Pintu di depan Lamar terbuka sebelum Lamar sempat mengetuknya. Damn this universe! Lamar mengumpat keras-keras dalam hati. Kenapa takdir mempertemukan Lamar dengan wanita secantik ini pada waktu yang tidak tepat? Saat Lamar merasa mengagumi wanita lain sama dengan mengkhianati cintanya kepada Thalia. But damn, Malissa is beautiful. Stunning. Otak Lamar langsung berhenti bekerja hanya karena Lamar menatap wajah Malissa. Senyum Malissa ... man, her smile can bring a man to his knees. Didukung dengan mata bulatnya yang indah itu, Lamar benar-benar dalam bahaya.

"Kamu tepat waktu." Malissa mengunci pintu di belakangnya.

"Why wouldn't I? Aku nggak suka membuat orang lain menunggu." Lamar menyerahkan kotak di tangannya kepada Malissa. "Untukmu."

"Cookies!" Malissa berseru pelan. "Wow, thanks."

"You look ... fresh. Beautiful." Menurut ajaran ibu Lamar, setiap menemukan sesuatu yang patut dikagumi dari seseorang, sampaikan. Mungkin pada hari itu seseorang tersebut sedang membutuhkan kalimat positif dari orang lain.

Kedua pipi Malissa bersemu merah. Manis sekali. Lamar tidak pernah tahu di dunia nyata benar-benar ada wanita yang merona pipinya hanya karena dipuji. Karena Malissa semakin menggemaskan saat tersipu, Lamar terobsesi ingin menciptakan kesempatan untuk memuji Malissa lagi. Dan lagi. Oh, hell! Mungkin bertemu Malissa malam ini adalah keputusan yang salah. Menghabiskan waktu dengan Malissa selama satu atau dua jam adalah keputusan yang salah. Apa yang terjadi saat ini semuanya salah.

"Shall we?" Tetapi janji sudah telanjur dibuat. Lamar mempersilakan Malissa untuk berjalan lebih dulu.
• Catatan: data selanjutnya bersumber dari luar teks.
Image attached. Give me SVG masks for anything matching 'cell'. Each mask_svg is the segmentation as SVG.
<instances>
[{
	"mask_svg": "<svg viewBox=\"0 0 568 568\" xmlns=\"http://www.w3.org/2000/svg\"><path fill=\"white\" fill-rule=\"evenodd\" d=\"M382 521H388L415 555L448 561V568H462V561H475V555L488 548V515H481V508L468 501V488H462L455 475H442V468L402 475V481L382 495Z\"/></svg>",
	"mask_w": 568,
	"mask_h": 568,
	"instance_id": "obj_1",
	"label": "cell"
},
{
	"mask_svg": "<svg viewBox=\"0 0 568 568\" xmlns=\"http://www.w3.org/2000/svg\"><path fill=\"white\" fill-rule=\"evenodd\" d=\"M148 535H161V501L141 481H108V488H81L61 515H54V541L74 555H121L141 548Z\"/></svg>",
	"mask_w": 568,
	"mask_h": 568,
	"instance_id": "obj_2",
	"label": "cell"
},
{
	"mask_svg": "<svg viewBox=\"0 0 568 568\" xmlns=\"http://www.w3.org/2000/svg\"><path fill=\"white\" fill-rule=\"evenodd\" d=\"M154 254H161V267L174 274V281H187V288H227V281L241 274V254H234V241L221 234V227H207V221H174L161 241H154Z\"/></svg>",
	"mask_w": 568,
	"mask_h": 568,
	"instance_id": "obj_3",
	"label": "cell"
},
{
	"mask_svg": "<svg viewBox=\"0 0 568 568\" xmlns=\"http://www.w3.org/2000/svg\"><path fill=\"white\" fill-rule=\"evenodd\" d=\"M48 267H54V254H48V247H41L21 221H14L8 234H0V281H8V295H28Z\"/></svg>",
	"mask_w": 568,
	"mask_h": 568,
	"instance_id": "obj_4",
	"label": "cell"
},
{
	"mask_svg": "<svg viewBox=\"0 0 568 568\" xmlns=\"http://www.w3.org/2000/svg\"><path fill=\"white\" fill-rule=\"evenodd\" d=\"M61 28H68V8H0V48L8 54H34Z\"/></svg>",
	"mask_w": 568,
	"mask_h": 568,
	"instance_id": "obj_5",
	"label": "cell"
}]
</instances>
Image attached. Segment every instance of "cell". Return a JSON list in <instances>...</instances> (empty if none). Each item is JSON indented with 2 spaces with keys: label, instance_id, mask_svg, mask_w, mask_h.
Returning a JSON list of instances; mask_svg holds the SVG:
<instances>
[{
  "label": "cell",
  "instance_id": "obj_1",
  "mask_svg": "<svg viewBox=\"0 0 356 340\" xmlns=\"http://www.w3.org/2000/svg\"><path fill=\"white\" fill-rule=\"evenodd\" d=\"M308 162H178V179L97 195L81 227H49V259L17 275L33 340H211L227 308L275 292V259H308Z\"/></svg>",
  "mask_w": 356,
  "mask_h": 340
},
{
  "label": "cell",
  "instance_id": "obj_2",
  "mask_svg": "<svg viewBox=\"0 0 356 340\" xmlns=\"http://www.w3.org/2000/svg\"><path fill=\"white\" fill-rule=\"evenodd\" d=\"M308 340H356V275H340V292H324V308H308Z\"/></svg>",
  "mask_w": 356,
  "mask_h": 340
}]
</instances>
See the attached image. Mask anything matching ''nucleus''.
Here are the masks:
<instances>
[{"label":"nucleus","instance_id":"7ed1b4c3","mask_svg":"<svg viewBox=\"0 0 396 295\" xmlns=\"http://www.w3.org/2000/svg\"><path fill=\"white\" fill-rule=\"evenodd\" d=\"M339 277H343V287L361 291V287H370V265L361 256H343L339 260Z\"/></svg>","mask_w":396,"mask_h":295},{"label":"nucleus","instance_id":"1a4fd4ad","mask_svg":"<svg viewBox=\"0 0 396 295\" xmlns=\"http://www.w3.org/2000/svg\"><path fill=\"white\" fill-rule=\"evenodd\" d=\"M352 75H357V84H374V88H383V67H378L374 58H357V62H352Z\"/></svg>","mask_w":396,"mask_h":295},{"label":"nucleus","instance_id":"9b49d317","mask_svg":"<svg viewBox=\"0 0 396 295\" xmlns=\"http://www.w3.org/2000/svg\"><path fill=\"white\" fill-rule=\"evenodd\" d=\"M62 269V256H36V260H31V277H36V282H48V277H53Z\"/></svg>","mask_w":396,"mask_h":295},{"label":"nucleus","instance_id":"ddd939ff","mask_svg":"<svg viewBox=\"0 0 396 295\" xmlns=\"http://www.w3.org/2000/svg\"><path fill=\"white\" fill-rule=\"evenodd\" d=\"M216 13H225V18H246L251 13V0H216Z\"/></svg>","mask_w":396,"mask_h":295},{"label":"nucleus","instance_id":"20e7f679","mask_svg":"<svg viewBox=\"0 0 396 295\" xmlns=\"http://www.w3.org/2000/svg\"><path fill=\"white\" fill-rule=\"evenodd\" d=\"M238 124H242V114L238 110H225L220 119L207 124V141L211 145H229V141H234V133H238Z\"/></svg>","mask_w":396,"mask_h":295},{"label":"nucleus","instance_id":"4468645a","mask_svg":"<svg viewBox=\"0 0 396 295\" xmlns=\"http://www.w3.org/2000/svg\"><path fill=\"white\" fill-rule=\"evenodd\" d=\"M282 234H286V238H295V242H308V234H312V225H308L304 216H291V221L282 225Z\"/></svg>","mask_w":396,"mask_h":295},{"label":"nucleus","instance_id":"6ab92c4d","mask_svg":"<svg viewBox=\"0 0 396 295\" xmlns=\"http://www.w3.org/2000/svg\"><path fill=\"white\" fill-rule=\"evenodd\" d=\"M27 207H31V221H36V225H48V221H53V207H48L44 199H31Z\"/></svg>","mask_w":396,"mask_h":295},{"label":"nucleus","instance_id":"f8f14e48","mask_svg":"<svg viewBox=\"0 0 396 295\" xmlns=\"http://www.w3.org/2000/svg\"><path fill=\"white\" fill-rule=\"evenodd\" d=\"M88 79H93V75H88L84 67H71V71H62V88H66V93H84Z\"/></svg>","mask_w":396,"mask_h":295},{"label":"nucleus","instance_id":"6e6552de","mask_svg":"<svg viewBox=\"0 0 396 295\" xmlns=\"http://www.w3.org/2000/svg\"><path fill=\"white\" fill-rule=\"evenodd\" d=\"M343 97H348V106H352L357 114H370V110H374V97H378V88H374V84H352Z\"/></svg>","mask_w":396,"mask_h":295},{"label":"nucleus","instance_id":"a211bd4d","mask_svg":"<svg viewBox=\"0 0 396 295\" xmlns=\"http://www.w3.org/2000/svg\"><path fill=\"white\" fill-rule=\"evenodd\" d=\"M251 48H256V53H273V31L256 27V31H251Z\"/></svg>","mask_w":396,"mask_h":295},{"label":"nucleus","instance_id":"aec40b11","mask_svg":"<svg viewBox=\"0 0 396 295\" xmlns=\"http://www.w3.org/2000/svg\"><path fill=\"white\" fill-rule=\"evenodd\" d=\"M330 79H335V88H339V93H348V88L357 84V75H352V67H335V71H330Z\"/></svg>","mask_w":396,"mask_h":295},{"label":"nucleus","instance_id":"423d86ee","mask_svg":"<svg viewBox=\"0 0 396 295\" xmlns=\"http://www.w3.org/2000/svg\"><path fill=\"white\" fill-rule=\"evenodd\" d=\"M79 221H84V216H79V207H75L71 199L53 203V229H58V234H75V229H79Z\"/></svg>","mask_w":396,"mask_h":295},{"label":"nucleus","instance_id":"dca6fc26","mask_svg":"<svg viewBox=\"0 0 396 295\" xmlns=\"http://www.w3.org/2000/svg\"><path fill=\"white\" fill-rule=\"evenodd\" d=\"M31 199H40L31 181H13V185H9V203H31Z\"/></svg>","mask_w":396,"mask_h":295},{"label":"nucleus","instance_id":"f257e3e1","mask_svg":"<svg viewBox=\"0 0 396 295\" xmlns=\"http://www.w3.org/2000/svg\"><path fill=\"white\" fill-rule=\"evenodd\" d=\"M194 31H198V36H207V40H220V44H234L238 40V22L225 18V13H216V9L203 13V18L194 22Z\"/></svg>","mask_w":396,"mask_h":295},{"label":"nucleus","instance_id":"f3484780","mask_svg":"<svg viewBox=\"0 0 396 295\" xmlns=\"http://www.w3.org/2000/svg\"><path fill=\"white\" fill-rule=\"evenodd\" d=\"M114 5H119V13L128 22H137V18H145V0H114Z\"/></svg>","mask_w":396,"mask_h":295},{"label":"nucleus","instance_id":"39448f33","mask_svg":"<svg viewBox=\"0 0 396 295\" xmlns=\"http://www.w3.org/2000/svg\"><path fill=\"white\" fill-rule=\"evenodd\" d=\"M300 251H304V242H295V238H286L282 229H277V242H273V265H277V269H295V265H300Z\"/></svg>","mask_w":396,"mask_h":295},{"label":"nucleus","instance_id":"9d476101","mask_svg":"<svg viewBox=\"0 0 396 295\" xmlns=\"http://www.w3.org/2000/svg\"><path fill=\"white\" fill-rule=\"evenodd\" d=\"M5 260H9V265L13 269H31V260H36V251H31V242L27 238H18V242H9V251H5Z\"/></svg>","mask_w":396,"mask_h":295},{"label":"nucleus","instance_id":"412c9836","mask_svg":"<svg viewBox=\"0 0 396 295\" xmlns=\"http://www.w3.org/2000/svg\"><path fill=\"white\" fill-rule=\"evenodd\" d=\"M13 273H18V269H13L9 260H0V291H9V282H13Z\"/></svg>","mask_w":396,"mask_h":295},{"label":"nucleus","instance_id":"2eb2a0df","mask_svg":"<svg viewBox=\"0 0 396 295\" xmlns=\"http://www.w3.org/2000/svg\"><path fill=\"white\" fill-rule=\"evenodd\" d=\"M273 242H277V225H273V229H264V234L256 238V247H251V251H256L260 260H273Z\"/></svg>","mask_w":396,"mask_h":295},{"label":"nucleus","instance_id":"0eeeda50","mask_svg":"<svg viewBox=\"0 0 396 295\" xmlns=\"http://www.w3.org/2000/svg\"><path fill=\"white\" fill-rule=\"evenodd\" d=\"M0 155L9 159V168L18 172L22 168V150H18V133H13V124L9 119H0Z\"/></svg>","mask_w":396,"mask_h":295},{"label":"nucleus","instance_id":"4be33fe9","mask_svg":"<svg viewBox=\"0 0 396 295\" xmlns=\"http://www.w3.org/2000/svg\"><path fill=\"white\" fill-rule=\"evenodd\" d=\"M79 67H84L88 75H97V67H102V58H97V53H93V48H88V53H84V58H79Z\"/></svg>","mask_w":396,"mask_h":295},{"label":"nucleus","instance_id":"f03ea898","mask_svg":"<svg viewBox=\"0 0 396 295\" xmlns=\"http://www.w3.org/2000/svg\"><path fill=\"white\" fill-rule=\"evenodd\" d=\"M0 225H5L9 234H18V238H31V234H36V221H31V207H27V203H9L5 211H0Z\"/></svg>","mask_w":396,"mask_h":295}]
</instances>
Supaya kamu bisa menikmati pemandangan dari belakang? Karena yang belakang tidak kalah indahnya dengan yang depan? Sebuah suara di kepala Lamar mencela. Lamar mengangkat bahu. Apa hendak dikata, Malissa sangat memesona. Memang Lamar mencintai Thalia, tapi bukan berarti Lamar harus memejamkan mata setiap kali melihat wanita yang menarik perhatiannya. Secara fisik saja. Yang paling penting hati Lamar tidak ikut serta.

***

Malam ini Lamar memilih Gianni untuk lokasi makan malam. Restoran khusus masakan Italia. Semiformal. Sehingga Lamar dan Malissa tidak perlu mengenakan jas dan gaun, yang menurut Lamar terlalu berlebihan untuk makan malam sebagai bentuk ucapan terima kasih. Tetapi pada saat bersamaan, Lamar tidak ingin pilihannya terkesan murahan.

Malissa mengenakan terusan berwarna kuning. Panjangnya mencapai bawah lututnya. Sesuai dugaan Lamar, Malissa menarik perhatian begitu menginjakkan kaki di sini. Banyak pasang mata mengikuti langkahnya. Rambut Malissa malam ini dicepol—atau apa pun itu namanya—di belakang kepala. Beberapa helai lepas dari ikatan, membingkai wajahnya dan menjutai di sekitar lehernya. Tangan Lamar gatal sekali ingin menyelipkan rambut itu ke balik telinga. Lalu menelusuri kulit Malissa yang terlihat halus.